東海テレビ「ドキュメンタリー映画」への執念 プロデューサー&監督に聞いた「続ける理由」
インタビューが終わっても回し続ける
──作品に阿武野さんの好みは影響しているのでしょうか。
阿武野:頑固ねぇ。口のわるい人は「変なおじさんシリーズ」とか言っていますが(笑)。僕は題材について口出ししたことはない。唯一「名張をやってほしい」と齊藤に言ったことぐらい。あとはすべてディレクターがやりたいと持ってきたものです。
きっと社会的に片隅に追いやられてきたような人たちが、どんな暮らしをしているのか。

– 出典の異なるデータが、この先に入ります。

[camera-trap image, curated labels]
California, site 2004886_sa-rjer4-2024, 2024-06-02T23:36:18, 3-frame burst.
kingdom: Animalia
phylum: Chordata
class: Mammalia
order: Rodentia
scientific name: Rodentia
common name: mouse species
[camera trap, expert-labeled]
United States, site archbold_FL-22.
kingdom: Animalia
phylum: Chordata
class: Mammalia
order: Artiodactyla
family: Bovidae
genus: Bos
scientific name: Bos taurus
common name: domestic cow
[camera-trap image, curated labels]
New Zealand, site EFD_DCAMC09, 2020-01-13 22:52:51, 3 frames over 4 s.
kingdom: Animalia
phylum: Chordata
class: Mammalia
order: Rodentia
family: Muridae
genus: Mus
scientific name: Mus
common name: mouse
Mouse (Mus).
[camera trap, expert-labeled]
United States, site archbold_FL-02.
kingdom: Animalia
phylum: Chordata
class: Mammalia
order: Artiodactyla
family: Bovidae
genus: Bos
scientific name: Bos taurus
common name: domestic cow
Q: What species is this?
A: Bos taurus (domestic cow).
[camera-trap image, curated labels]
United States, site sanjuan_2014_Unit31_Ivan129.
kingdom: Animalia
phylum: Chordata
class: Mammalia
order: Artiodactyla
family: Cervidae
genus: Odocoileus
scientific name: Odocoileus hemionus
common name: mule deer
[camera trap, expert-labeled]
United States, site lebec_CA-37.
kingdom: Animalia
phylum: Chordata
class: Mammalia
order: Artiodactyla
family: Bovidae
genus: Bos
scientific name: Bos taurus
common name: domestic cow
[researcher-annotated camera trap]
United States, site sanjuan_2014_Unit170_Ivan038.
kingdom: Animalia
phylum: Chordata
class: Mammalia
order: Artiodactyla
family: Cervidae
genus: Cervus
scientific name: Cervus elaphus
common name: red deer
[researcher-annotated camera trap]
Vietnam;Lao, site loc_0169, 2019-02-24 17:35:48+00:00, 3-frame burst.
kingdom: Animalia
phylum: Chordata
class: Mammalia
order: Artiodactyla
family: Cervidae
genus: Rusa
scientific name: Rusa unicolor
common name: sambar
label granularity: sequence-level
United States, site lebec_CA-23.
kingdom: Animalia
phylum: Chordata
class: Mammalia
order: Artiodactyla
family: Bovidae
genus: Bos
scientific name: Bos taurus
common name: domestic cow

それを追っていくと、社会を映し出す鏡のようになってきたということかもしれません。
──樹木希林さんが伊勢神宮を訪ねるドキュメンタリー『神宮希林 わたしの神様』(伏原健之監督・2014年公開)の最後のほうに、立ち寄った飲食店でお土産にと渡されたものを、希林さんが「使わないから」と返す場面がありますよね。お店の女性が姉さんタイプで、2人が譲らない。
阿武野:あれは法被(はっぴ)でしたよね。つまらないエピソードのようにも見えますが、物を無駄にしないという人生観が出ている。
──角が立たないようにその場ではもらってく人が多いだろうに。
阿武野:取材がほぼ終わっているときに、あのやりとりがあった。後で見返していたときに、ここには重要な意味があるとわかってきたんですね。
──しつこく撮るというのは、東海テレビの伝統なのでしょうか。
阿武野:これでインタビューは終わります。「ありがとうございました」と片付けに入ったりしている間、職業病なんですかね、ディレクターというのは沈黙が嫌で「終わった」と言いながら話しかける。それをカメラマンも撮っている。
齊藤:なかには「終わります」と言ってからが勝負ということもあります。阿武野から「終わったあとにポロッと本音が出ることが多い」というのを聞かされてきたこともありますし、核心に迫ろうと思うと「そのまま回しておいてね」とカメラマンに言ったりもします。いつもそうしているわけではありませんが。